EJERCICIO:
Según el texto sobre Ignacio de Loyola en Arévalo, ¿entre qué años vivió él en esa localidad?

TEXTO PROPORCIONADO:
************

Presentación de ‘Ignacio. Los años de la espada’.

Ignacio de Loyola, un “juerguista” durante su vida en Arévalo

San Ignacio de Loyola vivió unos 11 años en Arévalo; una etapa de su vida en la que fue conocido por ser “un juerguista y un mujeriego”.

Aunque no quedan en la villa arevalense muchos restos del paso del que entonces se llamaba Íñigo de Loyola -cambió su nombre al tomar los hábitos-, el escritor José Luis Urrutia ha recuperado toda la documentación existente sobre él en el libro Ignacio. Los años de la espada, que este viernes presentó en Arévalo, donde se conmemora ahora el V Centenario de la llegada del fundador de los jesuitas a esta localidad, donde vivió entre 1506 y 1517.El libro se divide en tres partes y una de ellas es, precisamente, la dedicada a Arévalo, a donde llegó Íñigo de Loyola con unos 15 años, procedente de Azpeitia (Guipúzcoa) a la casa de un pariente que ocupó el cargo de Contador Mayor de Castilla en tiempos de los Reyes Católicos: el señor Juan Velázquez de Cuéllar.

************

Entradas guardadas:
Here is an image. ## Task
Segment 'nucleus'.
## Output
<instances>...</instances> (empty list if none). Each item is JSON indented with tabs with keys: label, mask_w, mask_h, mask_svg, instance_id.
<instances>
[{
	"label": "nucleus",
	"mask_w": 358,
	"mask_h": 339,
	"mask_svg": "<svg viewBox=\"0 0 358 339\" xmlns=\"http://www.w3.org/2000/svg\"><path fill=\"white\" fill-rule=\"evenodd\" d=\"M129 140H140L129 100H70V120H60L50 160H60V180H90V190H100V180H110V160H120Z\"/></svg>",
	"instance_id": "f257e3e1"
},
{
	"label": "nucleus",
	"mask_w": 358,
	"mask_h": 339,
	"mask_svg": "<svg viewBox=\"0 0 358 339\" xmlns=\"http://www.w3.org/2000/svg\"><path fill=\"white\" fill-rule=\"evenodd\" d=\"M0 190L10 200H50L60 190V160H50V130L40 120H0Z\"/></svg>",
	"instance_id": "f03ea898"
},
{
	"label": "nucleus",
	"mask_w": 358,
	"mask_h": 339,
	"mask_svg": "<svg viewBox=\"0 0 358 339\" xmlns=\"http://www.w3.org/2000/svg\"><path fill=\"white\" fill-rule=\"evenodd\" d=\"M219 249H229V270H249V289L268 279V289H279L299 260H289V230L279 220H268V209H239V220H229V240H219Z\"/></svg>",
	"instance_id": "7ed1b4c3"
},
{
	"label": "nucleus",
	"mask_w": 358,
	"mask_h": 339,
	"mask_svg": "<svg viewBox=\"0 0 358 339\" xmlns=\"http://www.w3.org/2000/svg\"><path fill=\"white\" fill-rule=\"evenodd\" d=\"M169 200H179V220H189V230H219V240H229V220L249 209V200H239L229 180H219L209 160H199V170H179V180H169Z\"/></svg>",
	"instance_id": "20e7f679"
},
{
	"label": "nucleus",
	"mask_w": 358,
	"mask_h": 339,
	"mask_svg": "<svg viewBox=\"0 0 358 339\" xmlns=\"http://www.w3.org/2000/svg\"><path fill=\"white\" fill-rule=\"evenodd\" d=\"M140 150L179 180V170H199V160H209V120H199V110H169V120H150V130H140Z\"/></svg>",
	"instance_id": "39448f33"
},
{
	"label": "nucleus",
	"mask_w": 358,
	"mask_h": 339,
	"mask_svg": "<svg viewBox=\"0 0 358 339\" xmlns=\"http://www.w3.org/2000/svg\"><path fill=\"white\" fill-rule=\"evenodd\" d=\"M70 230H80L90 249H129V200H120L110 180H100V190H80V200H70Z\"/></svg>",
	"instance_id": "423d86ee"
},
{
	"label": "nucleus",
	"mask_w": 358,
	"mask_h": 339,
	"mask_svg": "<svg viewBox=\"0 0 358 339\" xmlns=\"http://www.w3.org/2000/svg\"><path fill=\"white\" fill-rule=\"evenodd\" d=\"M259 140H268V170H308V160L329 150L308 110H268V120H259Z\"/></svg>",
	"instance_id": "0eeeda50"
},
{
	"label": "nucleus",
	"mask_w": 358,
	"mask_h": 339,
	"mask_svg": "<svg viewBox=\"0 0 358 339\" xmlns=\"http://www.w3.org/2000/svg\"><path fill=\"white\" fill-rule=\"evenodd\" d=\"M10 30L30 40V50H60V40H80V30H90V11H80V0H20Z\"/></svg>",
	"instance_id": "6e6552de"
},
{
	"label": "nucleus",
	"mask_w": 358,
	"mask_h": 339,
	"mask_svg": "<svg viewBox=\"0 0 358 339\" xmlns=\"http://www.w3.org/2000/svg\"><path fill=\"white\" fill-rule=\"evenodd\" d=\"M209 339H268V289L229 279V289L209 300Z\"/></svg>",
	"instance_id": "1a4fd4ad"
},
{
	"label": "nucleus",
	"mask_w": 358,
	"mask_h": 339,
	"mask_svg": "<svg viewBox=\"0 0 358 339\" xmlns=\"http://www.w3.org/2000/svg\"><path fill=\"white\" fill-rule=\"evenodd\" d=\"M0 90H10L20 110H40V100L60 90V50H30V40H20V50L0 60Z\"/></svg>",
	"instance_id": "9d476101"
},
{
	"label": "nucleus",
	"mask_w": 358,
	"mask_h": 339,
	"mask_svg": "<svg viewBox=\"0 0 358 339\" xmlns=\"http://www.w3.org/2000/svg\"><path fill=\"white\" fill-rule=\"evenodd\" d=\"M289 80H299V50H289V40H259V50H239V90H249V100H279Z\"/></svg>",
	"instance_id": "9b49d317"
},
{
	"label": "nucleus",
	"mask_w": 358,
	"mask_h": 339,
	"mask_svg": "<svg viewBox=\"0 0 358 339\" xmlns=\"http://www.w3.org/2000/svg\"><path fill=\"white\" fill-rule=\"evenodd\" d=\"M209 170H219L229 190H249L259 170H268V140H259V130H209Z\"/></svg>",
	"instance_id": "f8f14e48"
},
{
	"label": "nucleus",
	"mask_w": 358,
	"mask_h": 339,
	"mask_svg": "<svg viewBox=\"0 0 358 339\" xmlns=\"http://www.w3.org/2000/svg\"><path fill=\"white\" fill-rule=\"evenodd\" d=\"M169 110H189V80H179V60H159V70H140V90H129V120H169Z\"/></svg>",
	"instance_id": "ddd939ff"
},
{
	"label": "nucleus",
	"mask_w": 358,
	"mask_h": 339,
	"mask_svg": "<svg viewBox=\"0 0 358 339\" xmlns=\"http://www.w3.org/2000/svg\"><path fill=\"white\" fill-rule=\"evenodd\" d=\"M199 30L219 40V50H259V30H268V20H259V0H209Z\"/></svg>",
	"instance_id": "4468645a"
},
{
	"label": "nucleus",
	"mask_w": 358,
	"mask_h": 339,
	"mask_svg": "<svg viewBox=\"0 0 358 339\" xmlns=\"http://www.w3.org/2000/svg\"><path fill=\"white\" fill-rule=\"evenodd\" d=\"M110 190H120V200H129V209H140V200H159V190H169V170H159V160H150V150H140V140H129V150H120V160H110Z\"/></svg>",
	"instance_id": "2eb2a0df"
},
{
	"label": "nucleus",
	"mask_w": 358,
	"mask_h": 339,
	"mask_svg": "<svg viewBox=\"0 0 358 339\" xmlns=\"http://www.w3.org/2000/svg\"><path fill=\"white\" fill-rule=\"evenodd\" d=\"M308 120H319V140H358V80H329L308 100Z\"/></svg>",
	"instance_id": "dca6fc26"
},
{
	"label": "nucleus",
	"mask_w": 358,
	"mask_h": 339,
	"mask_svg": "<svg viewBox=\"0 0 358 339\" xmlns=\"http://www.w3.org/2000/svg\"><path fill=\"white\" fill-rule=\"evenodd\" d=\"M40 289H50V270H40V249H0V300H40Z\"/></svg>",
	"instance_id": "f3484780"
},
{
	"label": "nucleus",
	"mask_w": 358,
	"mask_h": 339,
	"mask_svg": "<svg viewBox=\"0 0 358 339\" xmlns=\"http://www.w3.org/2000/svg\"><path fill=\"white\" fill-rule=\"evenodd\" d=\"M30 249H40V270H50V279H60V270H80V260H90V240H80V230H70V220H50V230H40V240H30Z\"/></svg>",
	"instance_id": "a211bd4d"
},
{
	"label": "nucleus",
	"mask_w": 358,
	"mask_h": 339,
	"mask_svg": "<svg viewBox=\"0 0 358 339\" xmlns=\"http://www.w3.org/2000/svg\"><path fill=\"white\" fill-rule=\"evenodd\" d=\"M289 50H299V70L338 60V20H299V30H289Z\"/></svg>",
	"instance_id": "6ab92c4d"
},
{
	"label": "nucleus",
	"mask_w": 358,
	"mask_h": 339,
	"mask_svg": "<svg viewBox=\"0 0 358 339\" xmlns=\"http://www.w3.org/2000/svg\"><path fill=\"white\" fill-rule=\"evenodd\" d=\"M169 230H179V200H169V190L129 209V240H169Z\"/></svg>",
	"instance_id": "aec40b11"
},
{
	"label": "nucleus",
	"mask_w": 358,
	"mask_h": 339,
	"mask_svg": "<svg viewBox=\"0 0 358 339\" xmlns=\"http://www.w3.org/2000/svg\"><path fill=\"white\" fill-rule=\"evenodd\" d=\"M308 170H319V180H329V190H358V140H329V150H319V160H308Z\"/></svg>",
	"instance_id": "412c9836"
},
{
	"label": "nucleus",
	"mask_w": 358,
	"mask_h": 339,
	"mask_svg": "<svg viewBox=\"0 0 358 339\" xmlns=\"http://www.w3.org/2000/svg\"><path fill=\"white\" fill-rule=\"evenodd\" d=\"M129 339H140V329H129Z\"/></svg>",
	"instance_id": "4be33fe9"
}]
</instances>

************

SOLUCIÓN:
Entre 1506 y 1517.